Quote the film write-up word for word, starting at "Walter tells Smokey" and ending at "such as PTSD.".

__ARTICLE__:
━━━━━━━━━━━━━━━━━━━━━━━━━━━━━━
6. Walter has PTSD, and The Coen Brothers make it hilarious
Throughout the film, Walter makes irrational connections between The Vietnam War and his everyday life. During any situation in which Walter is enraged he claims his “…buddies didn’t die facedown in the muck…” for what ever enraged him to happen.
Whether it’s arguing his right to say “fuck” in public, ranting about the false kidnapping mystery he and The Dude are caught up in, or making a speech before scattering his friend’s remains, he brings up Vietnam. “I don’t see any connection to Vietnam, Walter.” “Well, there isn’t a literal connection, Dude.” His fixation on The Vietnam War, particularly his experience in it, is a result of the posttraumatic stress disorder he developed while serving overseas.
PTSD is a tragic condition in almost any context, but somehow the Coen Brothers manage to depict it in an uproariously funny way. Walter’s outbursts of rage are some the most gut-busting scenes in the movie. The most notable is when Smokey, an opposing member of their bowling league, steps over the line on one of his rolls.
Walter tells Smokey to mark the roll “zero,” because of the violation, and when Smokey protests Walter responds with “Smokey, this isn’t ‘Nam. There are rules.” When Smokey continues to refuse, Walter erupts in anger and pulls out a gun on Smokey. All the while he’s yelling “…AM I THE ONLY ONE WHO GIVES A SHIT ABOUT THE RULES!?”
It is not a coincidence that this irrational overreaction occurs right after Walter Mentions Vietnam. Vietnam dominates Walter’s subconscious, and aggression is engrained into psyche. The Coen Brothers are experts at squeezing humor out of dark topics, such as PTSD.
7. The Dude just wanted his rug back
The source of The Dude’s aggression, his rug, provides a comic irony The Coen Brothers often explore. Something as simple as a rug is the catalyst for this dizzyingly complex story. The rug causes The Dude to get drugged by a “known pornographer,” get involved in a phony kidnapping scandal, and get threatened with castration.
━━━━━━━━━━━━━━━━━━━━━━━━━━━━━━
__DATASET CONTENT__:
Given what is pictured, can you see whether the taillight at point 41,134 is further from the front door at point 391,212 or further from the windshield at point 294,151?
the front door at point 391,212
━━━━━━━━━━━━━━━━━━━━━━━━━━━━━━
__RESULT BELOW__:
Walter tells Smokey to mark the roll “zero,” because of the violation, and when Smokey protests Walter responds with “Smokey, this isn’t ‘Nam. There are rules.” When Smokey continues to refuse, Walter erupts in anger and pulls out a gun on Smokey. All the while he’s yelling “…AM I THE ONLY ONE WHO GIVES A SHIT ABOUT THE RULES!?”
It is not a coincidence that this irrational overreaction occurs right after Walter Mentions Vietnam. Vietnam dominates Walter’s subconscious, and aggression is engrained into psyche. The Coen Brothers are experts at squeezing humor out of dark topics, such as PTSD.